**Questions:**
a. Answer these questions from the text on the Claude Code /btw command, putting each answer on its own line and marking it to match its question.
(i) Before this command, how many minutes did users often have to wait for a task to finish before asking anything new?
(ii) What does typing /btw start while Claude is still working on the main task?
(iii) In plain English, what does /btw give Claude Code?
b. Continue the text on the Claude Code /btw command, starting after its last sentence.
***** Exercise text
One of the dumbest bottlenecks in AI coding has been the waiting.
You hand Claude Code a real job — refactor a checkout flow, clean up a migration, trace a bug across six files — and then you sit there. If a follow-up question pops into your head five minutes later, too bad. In a lot of cases, you had to wait 10 to 30 minutes for the task to finish before you could ask anything new.
Anthropic just fixed that with a new Claude Code command: /btw.
The idea is simple. While Claude is still working on the main task, you can type /btw [question or note] to start a side conversation that does not interrupt the main job. Instead of forcing a stop-and-restart cycle, Claude can keep grinding on the original task while also handling your follow-up in parallel.
That sounds small. It is not. For small and mid-sized teams, it removes a real productivity drag.
What /btw actually does
In plain English, /btw gives Claude Code a second lane.
Before this, your workflow looked like this:
- Start a long task
- Remember something important halfway through
- Either wait, or interrupt the run and risk losing momentum
Now the workflow is closer to this:
- Start a long task
- Ask a side question with
/btw - Get an answer without stopping the main task
That matters because real development work is rarely linear. While a tool is changing code, you often want to ask for context, sanity-check a decision, or leave a note for what should happen next. The old flow made that awkward. The new one fits how people actually work.
**********
***** Data section
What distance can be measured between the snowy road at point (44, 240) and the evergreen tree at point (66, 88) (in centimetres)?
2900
**********
**Expected results:**
a.
(i) 10 to 30 minutes
(ii) A side conversation that does not interrupt the main job
(iii) A second lane

b.
Why SMB teams should care
If you run a small business, agency, or lean internal product team, you do not have hours to waste on tool friction. AI coding tools are only useful when they reduce overhead, not when they create a new kind of waiting room.
/btw helps in a few very practical ways.
1. You can keep moving during long refactors
Say Claude is rewriting part of your checkout flow or cleaning up a brittle integration. While that work is running, you can ask:
/btw explain why this function keeps touching the tax calculation logic
Now you are learning about the codebase while the main task continues. That is better than staring at a spinner and trying to remember your question 20 minutes later.
2. You can gather decision-making context without breaking flow
Small teams make a lot of decisions on the fly. While Claude is fixing a bug, you might realize you also need to know whether a related route should be deprecated, whether a helper is still used elsewhere, or whether a naming pattern is worth standardizing.
/btw lets you ask those questions immediately, while the code work keeps moving. That is especially useful for owners or operators who are technical enough to manage vendors and internal tools, but do not want to babysit every step.
3. You can turn dead time into documentation time
While Claude is handling the main implementation, you can use a side conversation to ask for a rollout checklist, a plain-English summary of what changed, or a quick explanation you can hand to a teammate.
That means one session can produce code and supporting context instead of making you wait for one and then request the other.
This is the right kind of AI improvement
A lot of AI product updates are flashy but shallow. This one is useful.
Anthropic team member @trq212 shared the feature, and it got quick attention from people already deep in Claude Code workflows. @cryptopunk7213 summed up the appeal pretty well: side conversations mean more productivity and less wasted time. That is the real story here.
The bigger signal is that Anthropic keeps shipping meaningful Claude Code improvements at a fast clip. Not cosmetic tweaks. Workflow improvements. That matters for businesses trying to decide which AI tools are worth standardizing on.
My take: /btw is not a gimmick. It fixes a genuine usability problem for anyone doing serious work with AI coding tools.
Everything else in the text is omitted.